Project 5C: The in vitro studies will be followed by experimentation in vivo. We have established transgenic mouse lines that produces SCC tumors. We will initiate tumor growth and then at predetermined tumor size will give the siRNA or control scrambled siRNA via tail vein injection. Tumor harvesting will be performed according to predetermined criteria. This work will be done at ABSL1. Analysis will include imaging of animals, tumor histology, and Western blot. The UW-Madison Small Animal Imaging Facility (SAIF) core will be informed of the ABSL1 status. Animals will be transported according to our Transport protocol and will be housed in quarantine after the imaging sessions. Histology samples are fixed and therefore can be handled at BSL1 by UWCCC Experimental Pathology Laboratory personnel.

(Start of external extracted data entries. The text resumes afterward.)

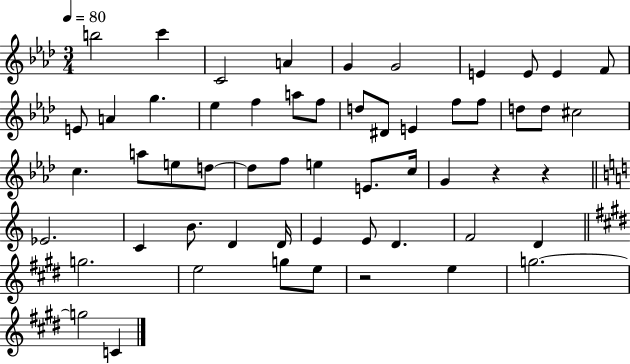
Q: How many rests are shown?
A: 3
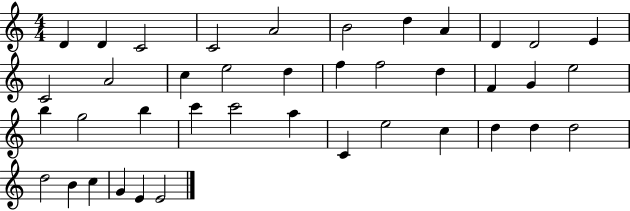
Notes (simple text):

D4/q D4/q C4/h C4/h A4/h B4/h D5/q A4/q D4/q D4/h E4/q C4/h A4/h C5/q E5/h D5/q F5/q F5/h D5/q F4/q G4/q E5/h B5/q G5/h B5/q C6/q C6/h A5/q C4/q E5/h C5/q D5/q D5/q D5/h D5/h B4/q C5/q G4/q E4/q E4/h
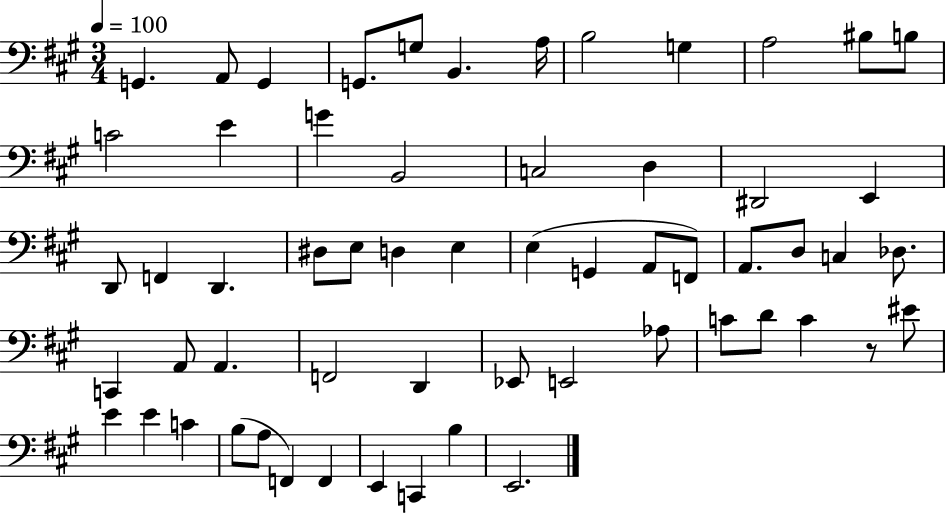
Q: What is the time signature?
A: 3/4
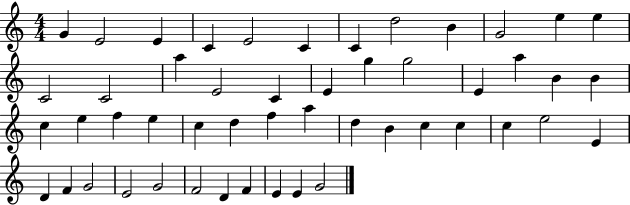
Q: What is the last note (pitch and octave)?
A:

Project 5D: We will assess relevance of the selected gene for clinical situations using a Patient Derived Xenograph (PDX) model. Human tumors will be received from an IRB approved protocol. These will be implanted into the flanks of NSG mice to be propagated. According to pre-set criteria, the tumors will be harvested in a BSC. A small portion will be fixed and sent for histology, a small portion will be froze back, and the remainder will be passaged into the flanks of Nude mice. When passaged tumors reach experimental criteria the siRNA or scrambled siRNA will be given to the Nude mice by tail vein injection. Scheduled imaging will be performed on live mice at the UW-Madison Small Animal Imaging Facility (SAIF) at ABSL2. Animals will be transported according to our Transport protocol and housed in quarantine after imaging sessions. Tumors will be harvest in a BSC according to pre-set criteria and samples sent for fixed histology and used for protein analysis as described above. Sorting of live cells will be performed at the UWCCC Flow Cytometry core by core staff.
Project 6: Plants
Our research goal is to determine the genes and mechanisms responsible for the colonization of plants by Salmonella. Various Salmonella mutants will be generated using standard genetic techniques (chemical mutagens and transposable elements), including point mutations and gene deletions in putative colonization genes. Complementation studies may be performed using the plasmids listed in the ‘Constructs’ section. Salmonella mutants may be tetracycline and/or kanamycin resistant. No increase in virulence is anticipated. Plants will be inoculated in a BSC with 106 CFUs Salmonella (wild type or mutant) per plant at different stages of growth. Plants will be grown in plant growth chambers located in aBSL-2P laboratory, see attached picture, under various light cycles and temperatures. Samples of plant tissues will be handled in the BSC for harvesting, homogenization, and analysis by plating and bacterial enumeration at various stages post inoculation. All transgenic plants are destroyed by autoclaving prior to flowering.